**DOCUMENT SEGMENT**:
----
Before you walk away, thinking I am accusing you of neglecting something that should be obvious, let me be the first to acknowledge this was my life. Ministry is dominated by the tyranny of the urgent. When the urgent dominates our lives things like vision and intention get pushed to the sideline. What Pastor is calling us to do is return to the habits of life that encourage vision and intention. He is not speaking of day dreaming or mindless staring at the ceiling or watching clouds drift by. Reclaiming time to catch the vision of who we are called to be, to regain the intention that brought us to the life of a pastor in the first place is vital. If you think that I am suggesting or that Pastor is offering a quick fix, or 10 easy steps toward focused ministry you are on the wrong track. There are no quick fixes, just a reminder that we all need regular and often uncomfortable reminders to help us re-center ourselves on the essentials.
While I did not know what the problem is, I attempted some repairs, while in active full time ministry. I returned to the classroom, to attempt to gain some perspective, so I earned a second Master’s Degree. That was helpful, but not the solution, as it eventually led to more “short-termism”. (That is the problem with some “solutions”.) However, one degree led to a second, and I found myself engaged in a Doctor of Ministry Degree, on Church and Clergy Health. (This one, much more introspective, helped in some regards, however in others only presented more challenges than it ultimately solved.) My final attempt, was a Sabbatical leave, hoping to gain some perspective, give the congregation time to reboot, etc. Once again, it did not reach the heart, because I could not diagnose the real issue. I think, as I sit here with 20/20 Hindsight, that the problem was in the attempted solutions. You see there was nothing inherently wrong with the approach, they were all good things, and they have prepared me for what I am doing now, but they did not address the challenge that ministry inherently presents to each and every one of us day in and day out, the tyranny or the urgent!
----
Dataset entries:
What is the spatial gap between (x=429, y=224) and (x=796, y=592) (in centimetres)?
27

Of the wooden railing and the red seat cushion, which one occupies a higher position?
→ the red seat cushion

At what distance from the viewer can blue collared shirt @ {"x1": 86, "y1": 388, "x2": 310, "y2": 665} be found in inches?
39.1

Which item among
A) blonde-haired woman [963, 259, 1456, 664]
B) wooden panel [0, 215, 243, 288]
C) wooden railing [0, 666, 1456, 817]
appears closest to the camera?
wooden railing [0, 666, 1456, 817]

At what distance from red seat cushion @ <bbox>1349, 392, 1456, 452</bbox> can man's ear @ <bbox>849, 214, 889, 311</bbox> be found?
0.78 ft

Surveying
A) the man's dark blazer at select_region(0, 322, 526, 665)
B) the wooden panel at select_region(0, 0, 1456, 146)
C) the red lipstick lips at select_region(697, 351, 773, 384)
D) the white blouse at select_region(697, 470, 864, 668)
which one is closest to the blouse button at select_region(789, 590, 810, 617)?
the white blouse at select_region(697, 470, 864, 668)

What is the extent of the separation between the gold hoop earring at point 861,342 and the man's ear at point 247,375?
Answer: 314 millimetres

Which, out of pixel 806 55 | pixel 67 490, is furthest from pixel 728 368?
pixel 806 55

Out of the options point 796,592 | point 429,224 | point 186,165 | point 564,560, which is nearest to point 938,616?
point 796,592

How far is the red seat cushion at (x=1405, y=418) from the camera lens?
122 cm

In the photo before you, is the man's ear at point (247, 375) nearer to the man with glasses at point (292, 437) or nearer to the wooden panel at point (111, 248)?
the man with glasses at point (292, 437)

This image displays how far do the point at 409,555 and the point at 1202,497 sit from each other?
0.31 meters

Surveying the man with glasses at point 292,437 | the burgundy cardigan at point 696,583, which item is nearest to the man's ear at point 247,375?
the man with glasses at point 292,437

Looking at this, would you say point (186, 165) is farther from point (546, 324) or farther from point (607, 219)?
----
**REQUIRED WORK**: Continue the reflection on pastoral ministry and the tyranny of the urgent from the point where it stops.

**RESPONSE TO THIS TASK**:
Enough for now. Do yourself a favor, take a little time out today or tomorrow, not much longer than that to ask yourself this question: “When was the last time I focused on the long term issues rather than short term fixes?” If the answer is uncomfortable, maybe it is time to take time to get away and focus your attention once again on what is it that made me want to become a pastor? Was it to run committee and board meetings? To decide on the color of the carpet in the addition? Or did you want to make a difference in the lives of people you serve? Did you come with the idea you could make a difference in the world by serving Christ in this place and in this role? If you are anything like me, I wanted to make a difference, still do. I wish I could tell you I am done with short-termism issues, but they are all around me even as I focus on this blog there are a half dozen things that are vying for my attention.